Inspired by an article by David Brooks, NYT, October 20,2009 (“Where the Wild Things Are”) , discussing Kwame Anthony Appiah’s “Experiments in Ethics and the movie “Where the Wild Things Are, ” based on Maurice Sendak’s book:
In Homer’s poetry, every hero has a trait. Achilles is angry. Odysseus is cunning. And so was born one picture of character and conduct. In this view, what you might call the philosopher’s view, each of us has certain ingrained character traits. An honest person will be honest most of the time. A compassionate person will be compassionate. These traits, as they say, go all the way down. They shape who we are, what we choose to do and whom we befriend.
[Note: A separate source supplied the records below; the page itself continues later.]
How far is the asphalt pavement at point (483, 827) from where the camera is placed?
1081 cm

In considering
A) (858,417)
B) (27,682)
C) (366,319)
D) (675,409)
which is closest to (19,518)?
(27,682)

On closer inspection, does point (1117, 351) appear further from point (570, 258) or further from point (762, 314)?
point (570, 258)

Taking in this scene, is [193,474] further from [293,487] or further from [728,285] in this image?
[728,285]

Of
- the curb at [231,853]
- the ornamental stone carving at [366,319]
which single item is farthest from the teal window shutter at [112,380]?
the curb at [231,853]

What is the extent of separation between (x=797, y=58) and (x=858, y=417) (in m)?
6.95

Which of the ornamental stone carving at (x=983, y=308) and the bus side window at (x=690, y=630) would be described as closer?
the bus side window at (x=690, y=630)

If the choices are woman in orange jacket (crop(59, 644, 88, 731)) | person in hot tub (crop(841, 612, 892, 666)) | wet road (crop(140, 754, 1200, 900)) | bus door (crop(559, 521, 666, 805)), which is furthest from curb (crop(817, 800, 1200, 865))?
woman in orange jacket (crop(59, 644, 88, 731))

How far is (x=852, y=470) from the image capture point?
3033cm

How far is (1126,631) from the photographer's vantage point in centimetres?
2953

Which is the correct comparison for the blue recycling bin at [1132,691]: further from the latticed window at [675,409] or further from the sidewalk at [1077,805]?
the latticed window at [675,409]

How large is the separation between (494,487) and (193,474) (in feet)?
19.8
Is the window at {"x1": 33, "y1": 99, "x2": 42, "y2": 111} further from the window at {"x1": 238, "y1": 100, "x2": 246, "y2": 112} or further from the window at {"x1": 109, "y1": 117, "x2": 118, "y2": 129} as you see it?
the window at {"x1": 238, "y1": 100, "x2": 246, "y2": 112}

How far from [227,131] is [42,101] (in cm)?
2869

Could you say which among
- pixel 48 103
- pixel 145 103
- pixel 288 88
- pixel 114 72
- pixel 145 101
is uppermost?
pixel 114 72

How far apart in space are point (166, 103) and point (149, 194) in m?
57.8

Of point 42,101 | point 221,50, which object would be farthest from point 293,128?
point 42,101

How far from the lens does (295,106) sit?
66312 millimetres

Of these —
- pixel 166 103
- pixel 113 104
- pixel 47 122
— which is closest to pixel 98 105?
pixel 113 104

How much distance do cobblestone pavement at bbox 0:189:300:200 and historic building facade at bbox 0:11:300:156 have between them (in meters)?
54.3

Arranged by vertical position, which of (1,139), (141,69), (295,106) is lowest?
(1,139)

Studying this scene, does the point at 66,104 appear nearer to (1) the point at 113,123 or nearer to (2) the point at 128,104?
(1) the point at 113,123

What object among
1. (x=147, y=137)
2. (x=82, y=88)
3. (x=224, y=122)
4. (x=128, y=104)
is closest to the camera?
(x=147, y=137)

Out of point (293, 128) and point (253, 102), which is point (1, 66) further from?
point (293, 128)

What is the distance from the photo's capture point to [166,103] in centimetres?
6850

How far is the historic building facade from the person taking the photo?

Our job is to find out what traits of character we need to become virtuous. But, as Kwame Anthony Appiah, a Princeton philosopher, notes in his book “Experiments in Ethics, ” this philosopher’s view of morality is now being challenged by a psychologist’s view. According to the psychologist’s view, individuals don’t have one thing called character.The psychologists say this because a century’s worth of experiments suggests that people’s actual behavior is not driven by permanent traits that apply from one context to another. Students who are routinely dishonest at home are not routinely dishonest at school. People who are courageous at work can be cowardly at church. People who behave kindly on a sunny day may behave callously the next day when it is cloudy and they are feeling glum. Behavior does not exhibit what the psychologists call “cross-situational stability.”
The psychologists thus tend to gravitate toward a different view of conduct. In this view, people don’t have one permanent thing called character. We each have a multiplicity of tendencies inside, which are activated by this or that context. As Paul Bloom of Yale put it in an essay for The Atlantic last year, we are a community of competing selves. These different selves “are continually popping in and out of existence. They have different desires, and they fight for control — bargaining with, deceiving, and plotting against one another.” The philosopher’s view is shaped like a funnel. At the bottom, there is a narrow thing called character. And at the top, the wide ways it expresses itself. The psychologist’s view is shaped like an upside-down funnel. At the bottom, there is a wide variety of unconscious tendencies that get aroused by different situations. At the top, there is the narrow story we tell about ourselves to give coherence to life. The difference is easy to recognize on the movie screen. Most movies embrace the character version. The hero is good and conquers evil. Spike Jonze’s new movie adaptation of “Where the Wild Things Are” illuminates the psychological version. At the beginning of the movie, young Max is torn by warring impulses he cannot control or understand. Part of him loves and depends upon his mother. But part of him rages against her. In the midst of turmoil, Max falls into a primitive, mythical realm with a community of Wild Things. The Wild Things contain and re-enact different pieces of his inner frenzy. One of them feels unimportant. One throws a tantrum because his love has been betrayed. They embody his different tendencies. Many critics have noted that, in the movie version, the Wild Things are needlessly morose and whiney. But in one important way, the movie is better than the book. In the book, Max effortlessly controls the Wild Things by taming them with “the magic trick of staring into all their yellow eyes without blinking once.” In the movie, Max wants to control the Wild Things. The Wild Things in turn want to be controlled. They want him to build a utopia for them where they won’t feel pain. But in the movie, Max fails as king. He lacks the power to control his Wild Things. The Wild Things come to recognize that he isn’t really a king, and maybe there are no such things as kings.